**Extract to read:**
╔══

The Big News

Well here we are.

If anyone is actually reading this you’re probably asking, “What the hell is ‘Helios’?” In the very first kick-off post I put some marketing-sounding BS in there about the ‘re-visioning’ of the Wikman family farmstead, and that is absolutely true.

But that doesn’t really say anything, does it?

For sixty-plus years, since my grandfather, John Oscar Wikman, brought his family to rural northern Indiana, the Wikmans farmed the land. Ok, my Dad farmed the land. I was mostly an unwilling resident of the farmland. Allergic to nearly everything green or biting, growing up I would much rather have been in a nice air-conditioned basement playing computer games than out on a tractor.

Over the years, though, I’ve grown a real and deep-rooted appreciation for what Dad did, but more importantly how he did it. The blurb on this site’s title page isn’t just more ‘oohh a cool quote’ BS. Dad worked his ass off to live in harmony with the land. At some point I’ll do a write up of some of the awards he won for his conservation efforts over the years, but that’s a whole series of stories.


Anyway, here’s the current story, and what has prompted this chrysalis transformation of our farm into Helios.

I caught an article in my Google News feed a year or so ago about a solar farm installation going in in Indiana. Wow, cool, in Indiana? I remember thinking. But when I read the article I really freaked out. Turns out this big high-tech green energy initiative was going in near Bass Lake, only about 8 miles from the farm. My interest turned to excitement, and I started digging around to find the company behind it all.

Tracked them down and went to their contact page and just sent them a note. “Hey I saw this article. My family’s farm is very close to there, and if you’re interested in expanding I’d like to learn more.” Sent it off and didn’t think much else about it. Got a polite note from someone that sounded very much like a job rejection— “Thanks for your interest, the current phase is closed, blah blah blah.” Oh well, no harm done, was nice to make a contact with them.

╚══

**Provided data:**
╔══

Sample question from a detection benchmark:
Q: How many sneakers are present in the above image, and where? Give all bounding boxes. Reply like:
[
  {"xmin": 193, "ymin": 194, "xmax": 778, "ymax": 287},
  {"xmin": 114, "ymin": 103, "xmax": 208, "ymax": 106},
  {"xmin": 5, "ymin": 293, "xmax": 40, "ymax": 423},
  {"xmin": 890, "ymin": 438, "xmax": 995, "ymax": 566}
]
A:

╚══

**Problems to solve:**
a) According to the blog post, how far from the Wikman farm was the solar farm installation near Bass Lake?
b) Please write out the rows again, substituting "backpacks" for "sneakers" and leaving everything else unchanged.
The blog post and the rows come from unrelated sources.

**Answers for this exercise:**
a) Only about 8 miles.

b)
Sample question from a detection benchmark:
Q: How many backpacks are present in the above image, and where? Give all bounding boxes. Reply like:
[
  {"xmin": 193, "ymin": 194, "xmax": 778, "ymax": 287},
  {"xmin": 114, "ymin": 103, "xmax": 208, "ymax": 106},
  {"xmin": 5, "ymin": 293, "xmax": 40, "ymax": 423},
  {"xmin": 890, "ymin": 438, "xmax": 995, "ymax": 566}
]
A:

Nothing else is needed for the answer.